What is required
Set down again each entry exactly as it reads, pictures excluded.

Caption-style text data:
....................
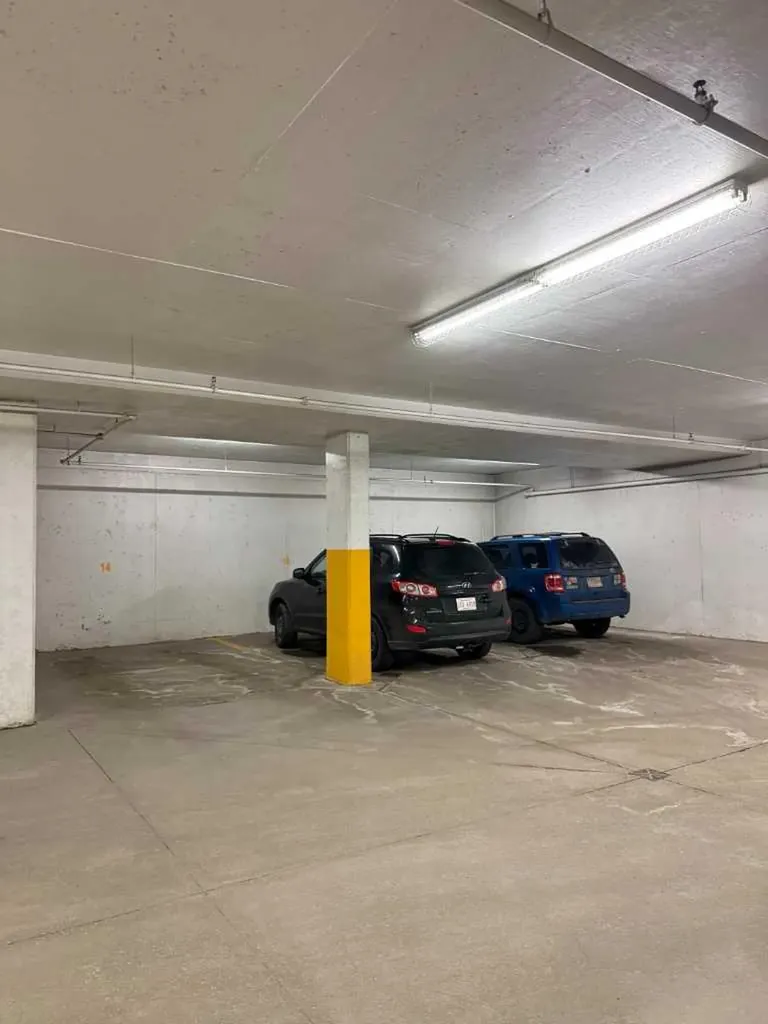 221 10 Avenue SE Calgary AB T2P 0V9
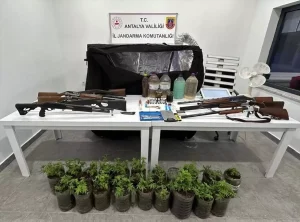 Alanya’da Uyuşturucu ve Silah Operasyonu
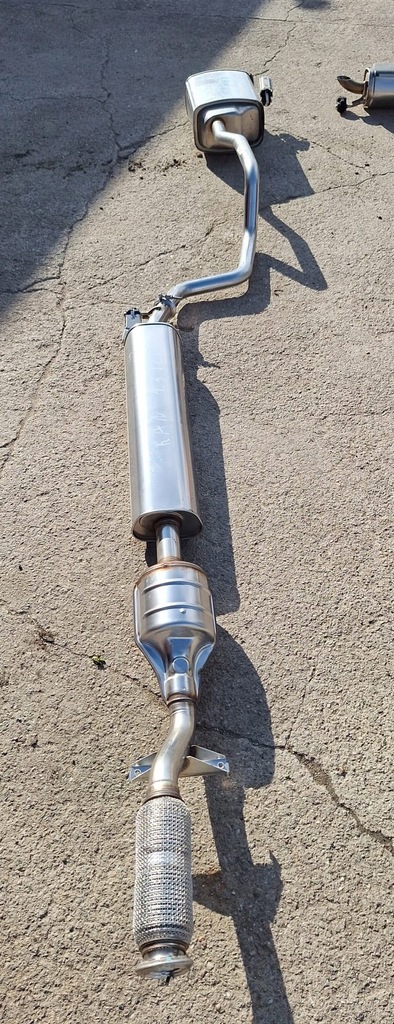 фото №1, Гаситель kompletny renault kangoo iv катализатор 208025940r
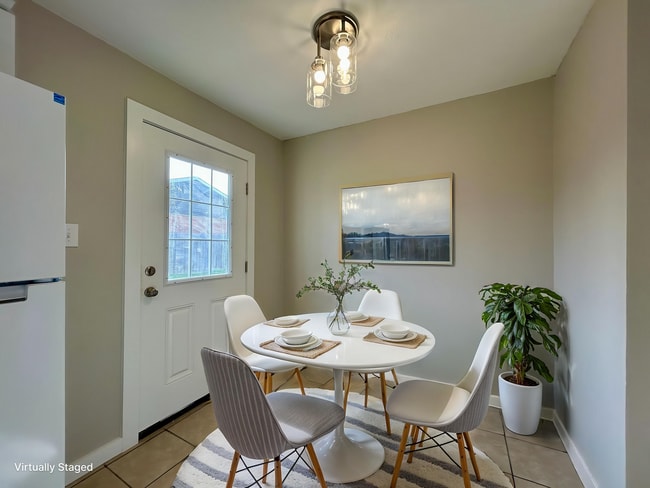 1319 W Price Ln in Rogers, AR - Building Photo - Building Photo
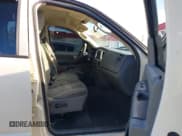 ✅ 2008 Dodge 1500 ST • VIN: 1D7HU18288J165213 • Lot: 43489605. Wystawiony na IAAI z przebiegiem 276 496 mil. Bezpłatny archiwum sprzedaży aukcyjnych z USA i szczegółowy raport historii pojazdu na DreamBid. Zdjęcie 5.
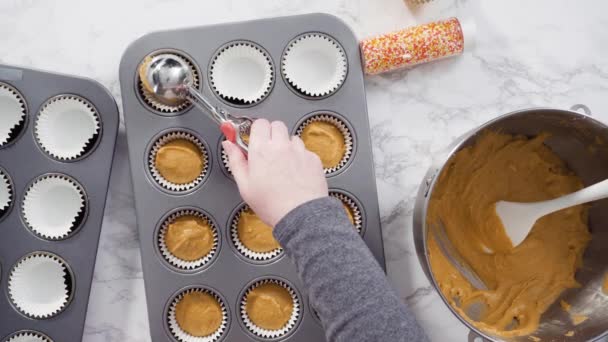 Pastel Especias Calabaza Con Crema Mantequilla Italiana Espolvorea Soporte Pastel — Vídeos de Stock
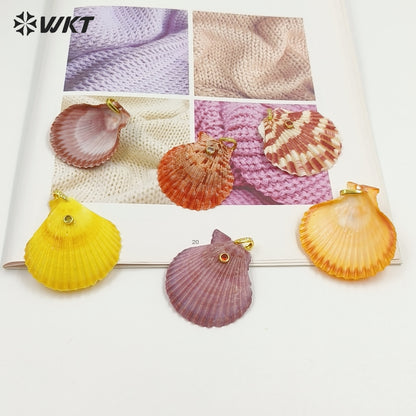 WT-JP504 Newest Items Wholesale Zircon And Natural Colors Scallop Shell Pendants For Friends Party Present Jewelry Making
....................
Answer space
 221 10 Avenue SE Calgary AB T2P 0V9
 Alanya’da Uyuşturucu ve Silah Operasyonu
 фото №1, Гаситель kompletny renault kangoo iv катализатор 208025940r
 1319 W Price Ln in Rogers, AR - Building Photo - Building Photo
 ✅ 2008 Dodge 1500 ST • VIN: 1D7HU18288J165213 • Lot: 43489605. Wystawiony na IAAI z przebiegiem 276 496 mil. Bezpłatny archiwum sprzedaży aukcyjnych z USA i szczegółowy raport historii pojazdu na DreamBid. Zdjęcie 5.
 Pastel Especias Calabaza Con Crema Mantequilla Italiana Espolvorea Soporte Pastel — Vídeos de Stock
 WT-JP504 Newest Items Wholesale Zircon And Natural Colors Scallop Shell Pendants For Friends Party Present Jewelry Making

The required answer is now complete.